Indonesia: Inflation slips below expectations but BI likely to retain hawkish tilt
November inflation slipped to 5.4% year-on-year, slightly below market expectations
5.4% |
November headline inflation(year-on-year) |
Lower than expected |
Headline inflation dips to 5.4%
November inflation edged lower to 5.4% year-on-year, down from the previous month’s reading of 5.7% and slightly slower than market expectations. Meanwhile, core inflation was steady at 3.3% when market participants expected a slight pickup to 3.4%. Slower inflation was noted for the heavyweight food and tobacco subsector, which was up 5.9% (6.8% previous), utilities 3.2% (3.3% previous), household equipment 5.0% (5.1% previous) and restaurants 4.6% (4.7% previous).

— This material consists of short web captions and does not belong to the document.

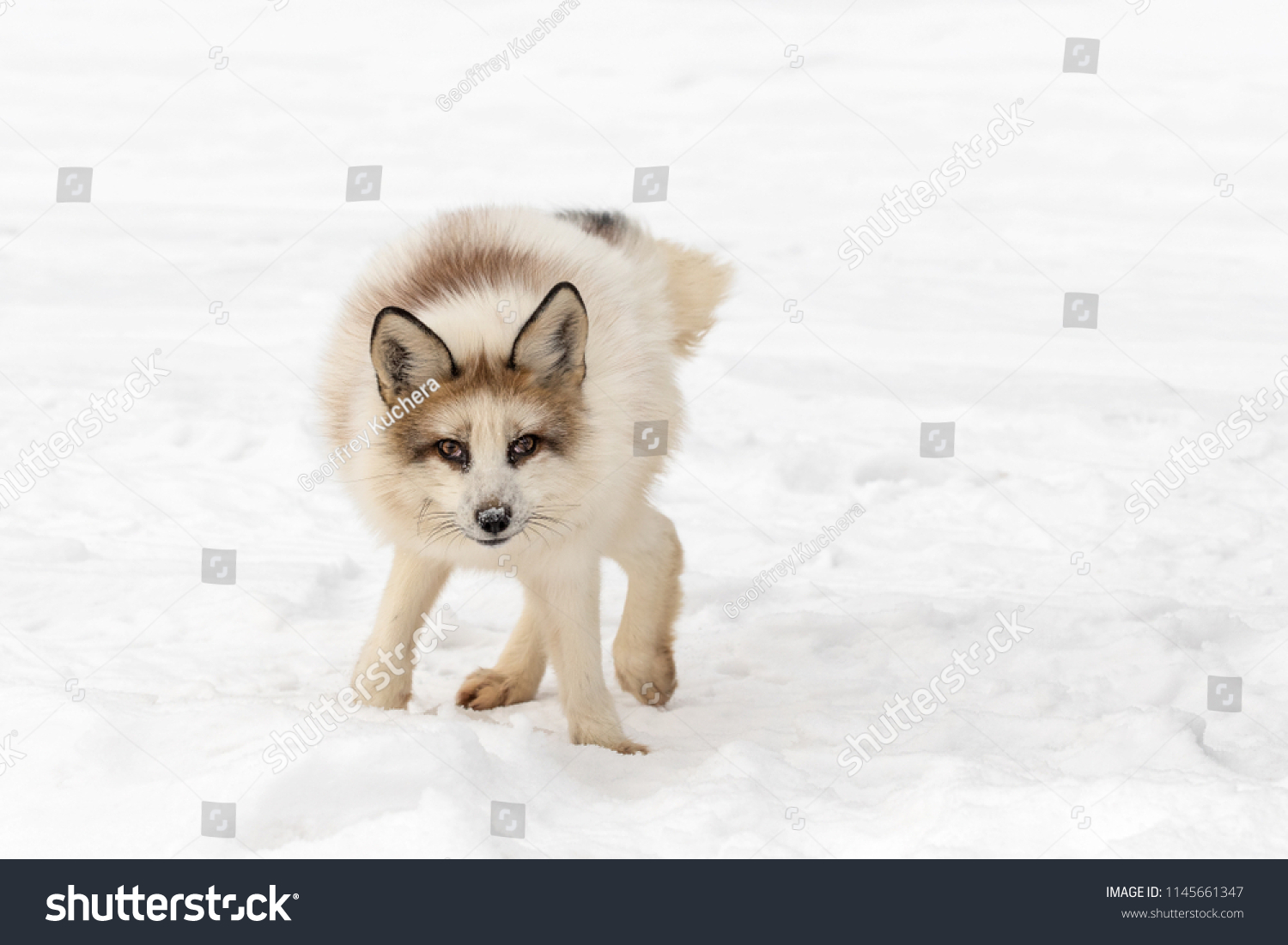 Red Marble Fox Vulpes Vulpes Awkward Stock Photo Edit Now 1145661347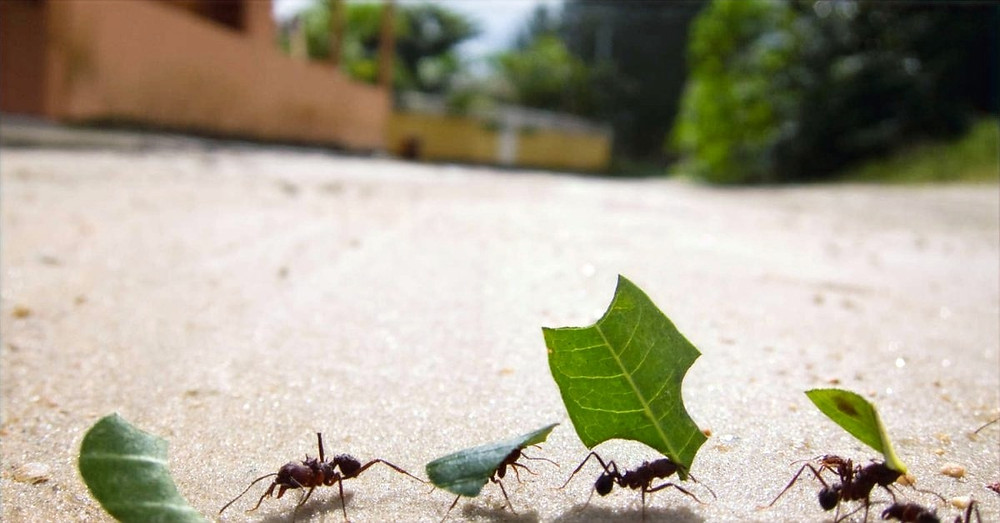 What can Ants Tell us About leadership?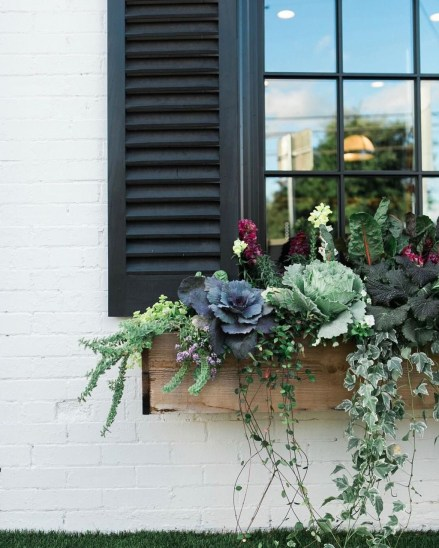 Amazing Windows Flower Boxes Design Ideas Must See26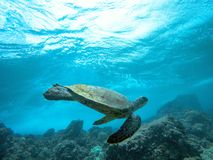 Green Sea Turtle Dancing on the Blue Ocean in Maui Hawaii royalty free stock image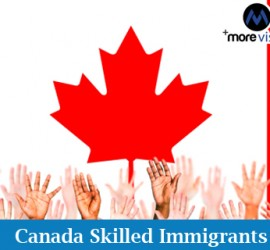 skilled immigrants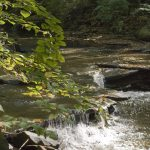 Doan Brook Gorge Hike with Dr. Roy Larick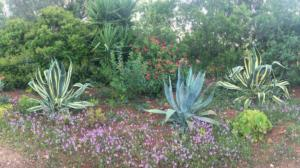 Algarve flower show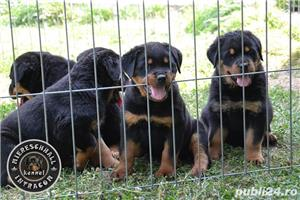 Pui Rottweiler cu pedigree - imagine 5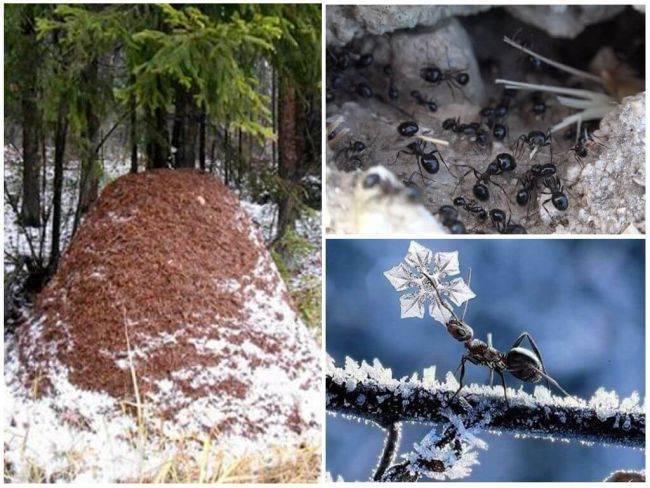 Как зимуют садовые муравьи — как муравьи готовятся к зиме?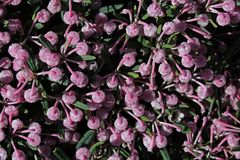 Spring pink buds texture of bog-rosemary Andromeda Polifolia Stock Photography
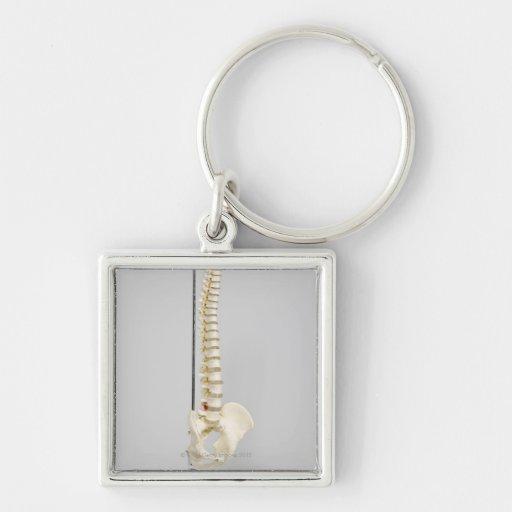 Chiropractic skeleton key chains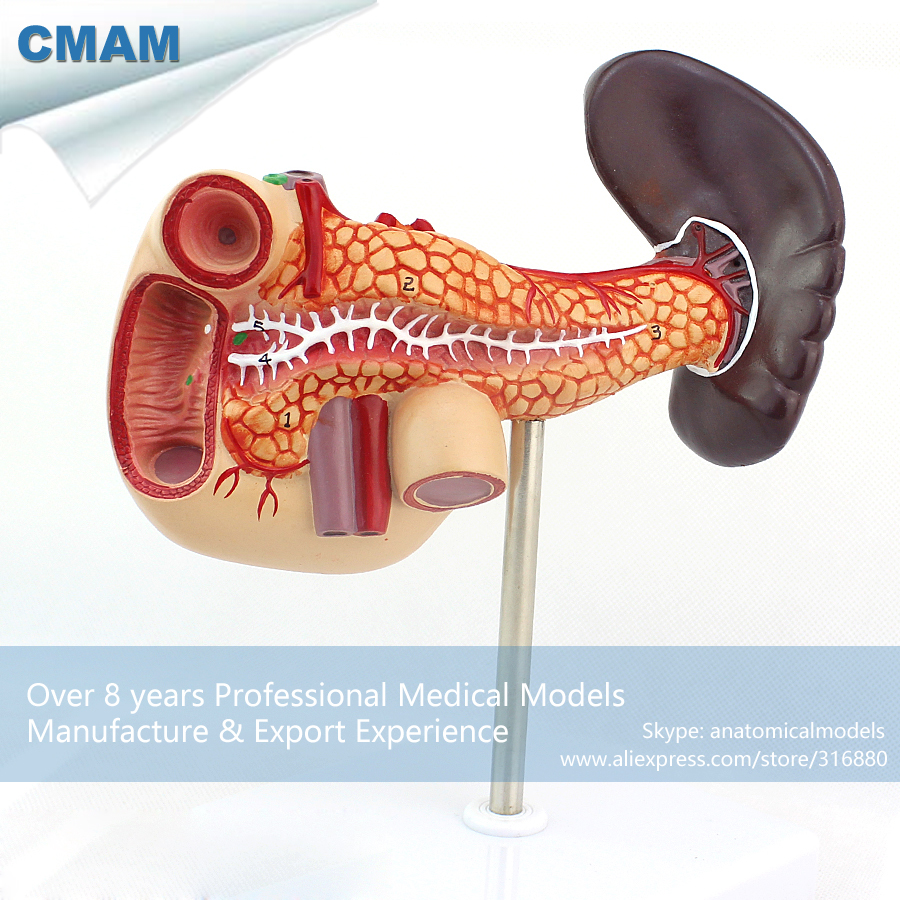 CMAM-VISCERA06 Medical Science Human Pancreas with Spleen and Duodenum Model human anatomical pancreas duodenum spleen organ dissection medical teach model school hospital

We had expected price pressures to experience a more pronounced acceleration due to second-round effects from the recent price hike for subsidised fuel but the dip in food prices was enough to weigh on the headline number.
Indonesia inflation slips below expectations but don't expect BI to pause just yet
BI likely still hawkish to close out the year
Bank Indonesia (BI) will still likely retain its hawkish leaning despite the lower-than-expected inflation reading for November. Core inflation was tagged as one of the main factors that would drive any BI policy adjustment and we will need to see this head much lower before BI considers reversing its current hawkish stance.
One other factor that could keep BI on the hiking path would be the Indonesian rupiah, which is still down 8.8% for the year and at the weakest level since 1Q 2020. We expect BI to follow through with a rate hike in December although we could see BI slow its pace of tightening as early as next year.